I'm in that exact situation. I forgot that when I lift up on the back that I am inducing slippage on the tires. I have a weight all set to install, but haven't done it yet. I guess that will be a summer project, or more likely Fall. I bought chains, but they don't work - yet, with the X-Tracs, but as the tires wear down, then the chains will be installed.


----------



## DriverRider (Nov 20, 2016)

Spectrum said:


> I'm not going to say weigh isn't an issue but as mentioned it is a challenge to things like handle structures when you add extra. 2 tings I have observed can help manage the tendency to ride up. 2) Sharpen your cutter (scraper) bar. Pete


True enough as blowers from the sixties needed 40-50lbs (estimate) of down force on the bars to raise the bucket. Manufacturers of today have to design things as to not be objectionable to any ones' concern that it is too heavy, yet the old way was correct. Old school scraper bars did have an edge ground in.


----------



## CarlB (Jan 2, 2011)

i have 20 lbs on nose weight on my 84 large frame cub cadet and it does make a difference. My old cub also has a differential and roller skids which makes things easier.


----------



## RedOctobyr (Mar 2, 2014)

That's a good point, thanks. My Ariens has a differential, axle bearings, and tire chains. 

So for me, more weight on the wheels is good (better traction), since it doesn't really make the machine harder to turn. But I tend to forget that with a locked axle, yeah, that gets tougher to turn if you're adding extra weight to the machine. 

Now, add fewer pounds, but hang it beyond the front of the bucket somehow, and you can still help hold the bucket down, but not require as many extra pounds to do it.


----------



## Town (Jan 31, 2015)

RedOctobyr said:


> ...
> Now, add fewer pounds, but hang it beyond the front of the bucket somehow, and you can still help hold the bucket down, but not require as many extra pounds to do it.


A number of new snowblowers have a 3 element drift cutter that would allow variations in weight. The two sides are joined by a bar just above and forward of the bucket. Yamaha have this and a couple of posters here have spectacular versions. An advantage of this setup is the maintenance position is held by the cross bar so the machine is in a vertical rather than tilted forward position that makes it safer.


----------



## JLawrence08648 (Jan 15, 2017)

Town said:


> A number of new snowblowers have a 3 element drift cutter that would allow variations in weight. The two sides are joined by a bar just above and forward of the bucket. Yamaha have this and a couple of posters here have spectacular versions. An advantage of this setup is the maintenance position is held by the cross bar so the machine is in a vertical rather than tilted forward position that makes it safer.

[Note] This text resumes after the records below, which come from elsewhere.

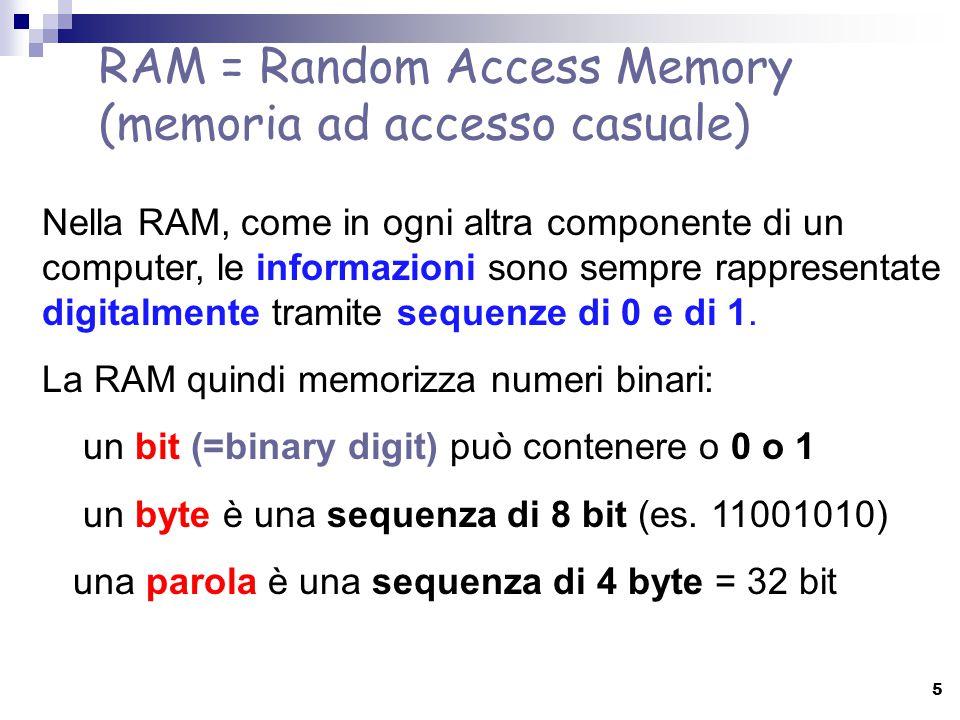 RAM = Random Access Memory (memoria ad accesso casuale) Nella RAM, come in ogni altra componente di un computer, le informazioni sono sempre rappresen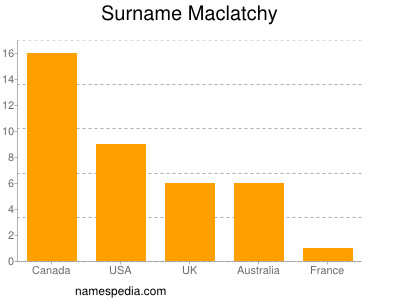 Surname Maclatchy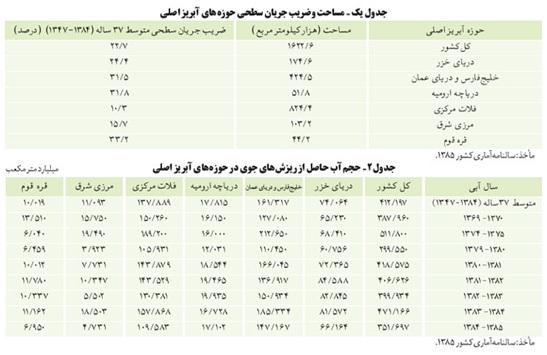 وضعیت آینده دانشگاه ها با توجه بـه کاهش رشد جمعیت مبهم هست نگاهی بـه وضعیت منابع آب درون ایران و   جهان mimplus.ir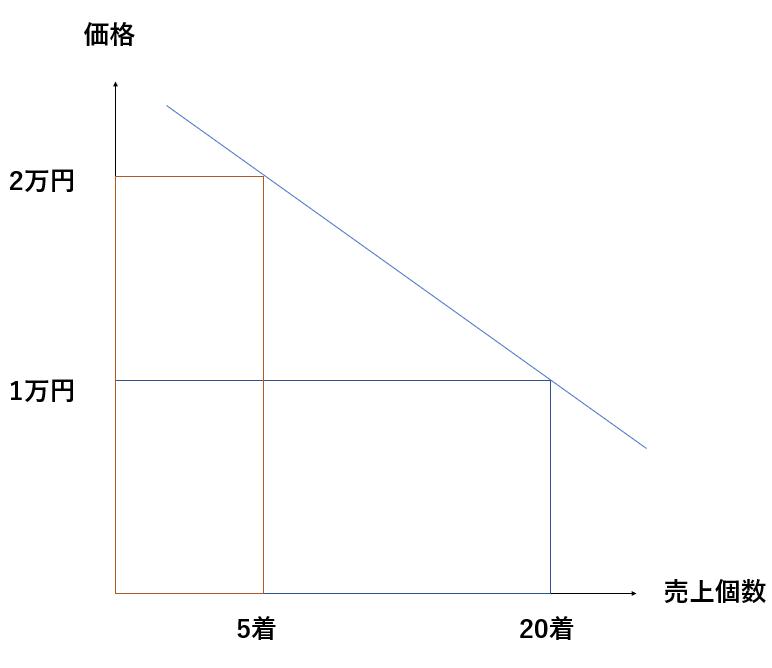弾力性が高いときのグラフ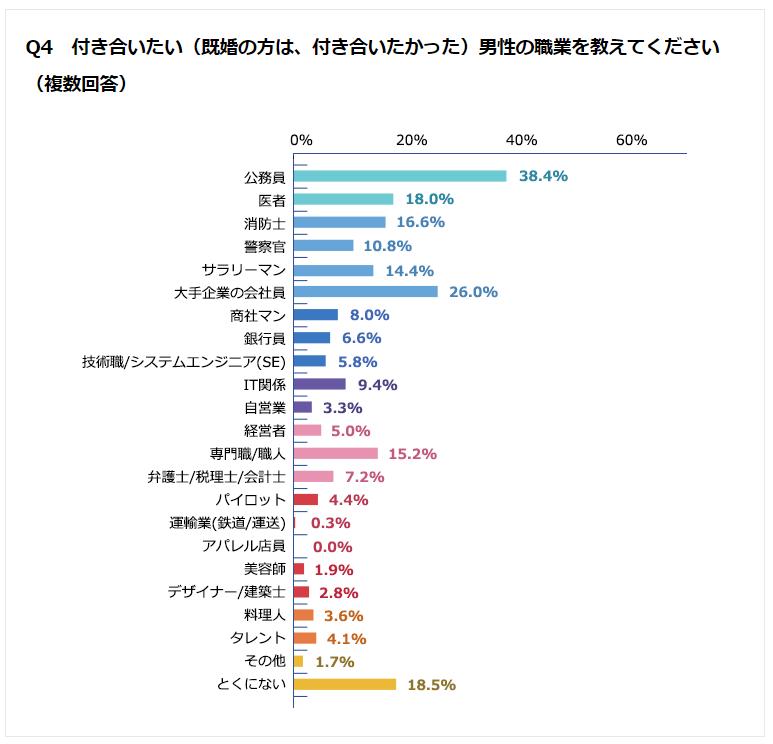 「付き合いたい(既婚の方は、付き合いたかった)男性の職業を教えてください」グラフ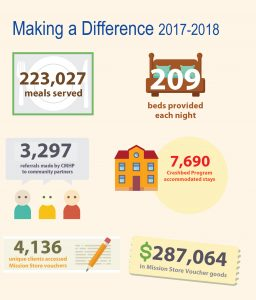 Making a Difference Infographic 2017-2018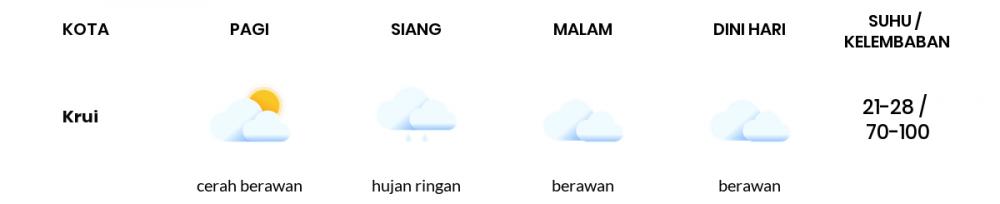 Cuaca Esok Hari 02 Maret 2021: Lampung Berawan Sepanjang Hari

The bar out front is not new, been out for 40 years. I wouldn't put anything of substance in front of the auger, would scare me besides being pushed into the snow, it's not a cutting knife or a drift cutter.


----------



## RedOctobyr (Mar 2, 2014)

JLawrence08648 said:


> I wouldn't put anything of substance in front of the auger, would scare me besides being pushed into the snow, it's not a cutting knife or a drift cutter.


I was picturing it mounted near the top of the bucket, not down low. Tilt the weights vertical or forward, like drift cutters, to help hold the bucket down. Or tilt backwards, to take the weight off the bucket, and bring it closer to the wheels. 

Picture something like the Yamaha setup, but able to pivot into 2 positions. If you could do it with the Yamaha-style crossbar, then perhaps the weight could be mounted to the crossbar itself, though it would probably bounce/flex less if you mounted the weights to the vertical, side members instead.


----------